_TASK OBJECTIVE_
Repeat the rows below word for word, starting at the line containing "At a glance, which" and continuing through the final row.

Spatial question records
===

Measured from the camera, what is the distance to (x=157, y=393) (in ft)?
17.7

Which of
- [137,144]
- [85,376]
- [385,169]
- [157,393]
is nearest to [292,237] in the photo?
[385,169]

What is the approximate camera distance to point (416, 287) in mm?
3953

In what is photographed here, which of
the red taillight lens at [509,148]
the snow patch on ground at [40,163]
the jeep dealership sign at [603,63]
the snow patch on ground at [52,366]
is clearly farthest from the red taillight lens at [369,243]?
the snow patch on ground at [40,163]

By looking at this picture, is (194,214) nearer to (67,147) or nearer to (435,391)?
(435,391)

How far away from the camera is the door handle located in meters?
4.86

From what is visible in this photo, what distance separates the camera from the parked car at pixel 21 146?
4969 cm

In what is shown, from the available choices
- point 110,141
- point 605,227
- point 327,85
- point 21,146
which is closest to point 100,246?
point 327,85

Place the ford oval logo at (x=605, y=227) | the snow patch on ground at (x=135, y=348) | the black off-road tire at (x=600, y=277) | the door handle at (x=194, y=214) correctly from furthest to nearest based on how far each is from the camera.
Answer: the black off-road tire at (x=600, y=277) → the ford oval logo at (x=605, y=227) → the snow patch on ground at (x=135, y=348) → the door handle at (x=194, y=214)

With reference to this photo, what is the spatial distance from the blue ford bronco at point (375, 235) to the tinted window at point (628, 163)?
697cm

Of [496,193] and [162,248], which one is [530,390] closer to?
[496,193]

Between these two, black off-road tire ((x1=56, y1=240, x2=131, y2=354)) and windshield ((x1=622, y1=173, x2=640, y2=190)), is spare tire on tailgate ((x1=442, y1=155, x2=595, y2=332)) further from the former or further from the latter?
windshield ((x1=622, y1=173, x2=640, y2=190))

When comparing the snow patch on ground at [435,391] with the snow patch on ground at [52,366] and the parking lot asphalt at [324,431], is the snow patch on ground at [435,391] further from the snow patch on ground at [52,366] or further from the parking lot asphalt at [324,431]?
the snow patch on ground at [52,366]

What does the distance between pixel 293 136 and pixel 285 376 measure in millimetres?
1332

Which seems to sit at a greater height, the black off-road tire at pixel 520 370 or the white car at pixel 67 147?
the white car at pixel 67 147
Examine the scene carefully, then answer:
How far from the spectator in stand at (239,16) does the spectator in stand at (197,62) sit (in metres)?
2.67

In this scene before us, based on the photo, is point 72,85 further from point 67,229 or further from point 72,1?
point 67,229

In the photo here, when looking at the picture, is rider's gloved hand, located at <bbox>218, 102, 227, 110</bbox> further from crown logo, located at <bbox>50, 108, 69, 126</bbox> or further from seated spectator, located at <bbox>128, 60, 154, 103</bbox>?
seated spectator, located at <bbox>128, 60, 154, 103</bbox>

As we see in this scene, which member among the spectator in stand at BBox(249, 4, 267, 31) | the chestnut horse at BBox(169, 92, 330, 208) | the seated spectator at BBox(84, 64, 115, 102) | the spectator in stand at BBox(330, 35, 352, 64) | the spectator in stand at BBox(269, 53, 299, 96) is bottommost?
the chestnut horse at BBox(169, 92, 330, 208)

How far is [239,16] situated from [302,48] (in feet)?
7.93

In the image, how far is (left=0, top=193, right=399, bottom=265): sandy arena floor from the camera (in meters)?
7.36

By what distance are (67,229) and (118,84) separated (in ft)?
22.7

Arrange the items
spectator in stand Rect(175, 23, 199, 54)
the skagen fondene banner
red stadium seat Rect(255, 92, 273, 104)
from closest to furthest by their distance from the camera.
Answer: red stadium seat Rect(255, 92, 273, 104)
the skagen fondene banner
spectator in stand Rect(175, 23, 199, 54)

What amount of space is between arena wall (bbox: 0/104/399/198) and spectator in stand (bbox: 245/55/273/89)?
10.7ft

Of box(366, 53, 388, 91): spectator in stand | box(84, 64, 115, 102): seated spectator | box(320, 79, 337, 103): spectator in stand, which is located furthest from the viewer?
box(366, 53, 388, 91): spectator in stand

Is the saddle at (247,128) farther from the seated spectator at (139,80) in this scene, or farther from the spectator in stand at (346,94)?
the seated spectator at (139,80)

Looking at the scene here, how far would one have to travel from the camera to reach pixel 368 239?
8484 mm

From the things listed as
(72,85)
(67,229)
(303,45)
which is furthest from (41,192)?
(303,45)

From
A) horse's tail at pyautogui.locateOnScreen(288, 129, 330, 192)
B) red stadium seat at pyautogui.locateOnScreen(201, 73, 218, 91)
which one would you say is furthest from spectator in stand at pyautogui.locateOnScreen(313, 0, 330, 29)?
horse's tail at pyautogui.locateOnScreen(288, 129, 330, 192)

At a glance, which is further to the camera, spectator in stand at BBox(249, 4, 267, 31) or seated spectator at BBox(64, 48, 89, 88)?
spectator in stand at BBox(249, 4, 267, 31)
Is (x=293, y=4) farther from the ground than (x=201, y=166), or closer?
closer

===

_WRITTEN SOLUTION_
At a glance, which is further to the camera, spectator in stand at BBox(249, 4, 267, 31) or seated spectator at BBox(64, 48, 89, 88)?
spectator in stand at BBox(249, 4, 267, 31)
Is (x=293, y=4) farther from the ground than (x=201, y=166), or closer?
closer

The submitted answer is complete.